■ **Requirements**
1: Update the passage about cutting cable: write it out again from "There are a" up to and including "the cost down.", with "cost" changed to "price".
2: In the passage about cutting cable, how much does the writer pay each year for MLB.TV?
3: Pick up the passage about cutting cable and carry it on past its last sentence.

These apps have access to thousands of hours of TV shows you can stream as well. You could easily replace your Netflix subscription with the streaming options offered by your local cable company.

The only catch is you won’t get access to channels unless the account you “borrowed” subscribes to them too. So unless the parents are HBO lovers as well, you’ll have to watch the naughty shows somewhere else.

Sports

I think many people would cut cable if it wasn’t for one thing — live sports.

There are a couple easy ways to watch sports. Some are hard, but don’t cost anything. Others are easy, but cost more.

The easy way is to shell out the $100 to $150 for a league’s all-access pass. This works great if you’re a fan of one particular sport. I’m a baseball nut, so I happily pay $109 per year for MLB.TV. You can easily split the cost of these with a buddy if you want to get the cost down.

■ **Data listing**
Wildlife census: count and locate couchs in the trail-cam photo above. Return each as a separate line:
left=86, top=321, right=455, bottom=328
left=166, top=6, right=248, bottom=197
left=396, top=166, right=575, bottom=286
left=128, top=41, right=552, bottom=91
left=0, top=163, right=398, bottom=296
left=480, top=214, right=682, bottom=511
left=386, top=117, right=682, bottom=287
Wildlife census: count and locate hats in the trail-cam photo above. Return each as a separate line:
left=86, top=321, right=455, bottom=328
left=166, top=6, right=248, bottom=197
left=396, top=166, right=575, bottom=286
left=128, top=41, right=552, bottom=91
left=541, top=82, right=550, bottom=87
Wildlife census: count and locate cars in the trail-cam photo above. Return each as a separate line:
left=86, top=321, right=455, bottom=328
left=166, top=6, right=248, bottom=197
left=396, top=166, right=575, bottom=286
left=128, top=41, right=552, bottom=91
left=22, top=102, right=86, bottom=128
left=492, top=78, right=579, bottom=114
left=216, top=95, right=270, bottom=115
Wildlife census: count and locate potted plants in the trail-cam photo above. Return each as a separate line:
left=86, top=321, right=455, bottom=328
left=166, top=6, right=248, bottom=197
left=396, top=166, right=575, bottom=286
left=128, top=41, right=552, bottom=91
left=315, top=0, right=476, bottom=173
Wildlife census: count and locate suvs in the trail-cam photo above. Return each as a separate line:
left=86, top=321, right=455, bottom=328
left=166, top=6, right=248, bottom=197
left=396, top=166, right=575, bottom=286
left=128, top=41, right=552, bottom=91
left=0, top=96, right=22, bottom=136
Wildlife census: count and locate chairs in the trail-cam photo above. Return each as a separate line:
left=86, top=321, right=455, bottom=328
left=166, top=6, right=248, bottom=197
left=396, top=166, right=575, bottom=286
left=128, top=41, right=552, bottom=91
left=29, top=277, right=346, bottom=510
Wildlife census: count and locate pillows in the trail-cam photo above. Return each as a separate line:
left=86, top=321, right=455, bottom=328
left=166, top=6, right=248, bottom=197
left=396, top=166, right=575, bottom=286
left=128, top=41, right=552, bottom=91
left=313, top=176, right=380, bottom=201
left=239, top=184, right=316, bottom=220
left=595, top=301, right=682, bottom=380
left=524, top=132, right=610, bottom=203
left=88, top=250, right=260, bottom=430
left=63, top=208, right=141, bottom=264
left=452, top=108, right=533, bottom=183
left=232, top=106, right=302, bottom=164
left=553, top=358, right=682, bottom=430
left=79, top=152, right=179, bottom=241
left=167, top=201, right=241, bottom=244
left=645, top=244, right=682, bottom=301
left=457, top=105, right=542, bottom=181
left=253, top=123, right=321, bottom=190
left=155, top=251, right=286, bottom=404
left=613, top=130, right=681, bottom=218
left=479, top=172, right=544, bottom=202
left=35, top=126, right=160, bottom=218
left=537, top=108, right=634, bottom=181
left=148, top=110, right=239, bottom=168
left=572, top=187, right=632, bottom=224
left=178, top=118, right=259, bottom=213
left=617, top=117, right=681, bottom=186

■ **Expected outputs**
1:
There are a couple easy ways to watch sports. Some are hard, but don’t price anything. Others are easy, but price more.

The easy way is to shell out the $100 to $150 for a league’s all-access pass. This works great if you’re a fan of one particular sport. I’m a baseball nut, so I happily pay $109 per year for MLB.TV. You can easily split the price of these with a buddy if you want to get the price down.

2: $109 per year.

3:
If you don’t want to shell out the cash because you’re a more casual sports fan, there are other solutions. These days, a quick search online before a major sporting event will give you a multitude of, uh, somewhat illegal streaming options. I watched a football game via one of these options last month, and it was annoying. The stream kept cutting out, but hey, it was free.

And finally, if you use the apps provided by the TV providers, you can easily watch any live sporting event you want. They’re all on there.

Getting rid of cable doesn’t have to be hard. With a little bit of ingenuity and a blurred line of ethics, watching anything you want for nearly free is easy. Or you could just read a book instead.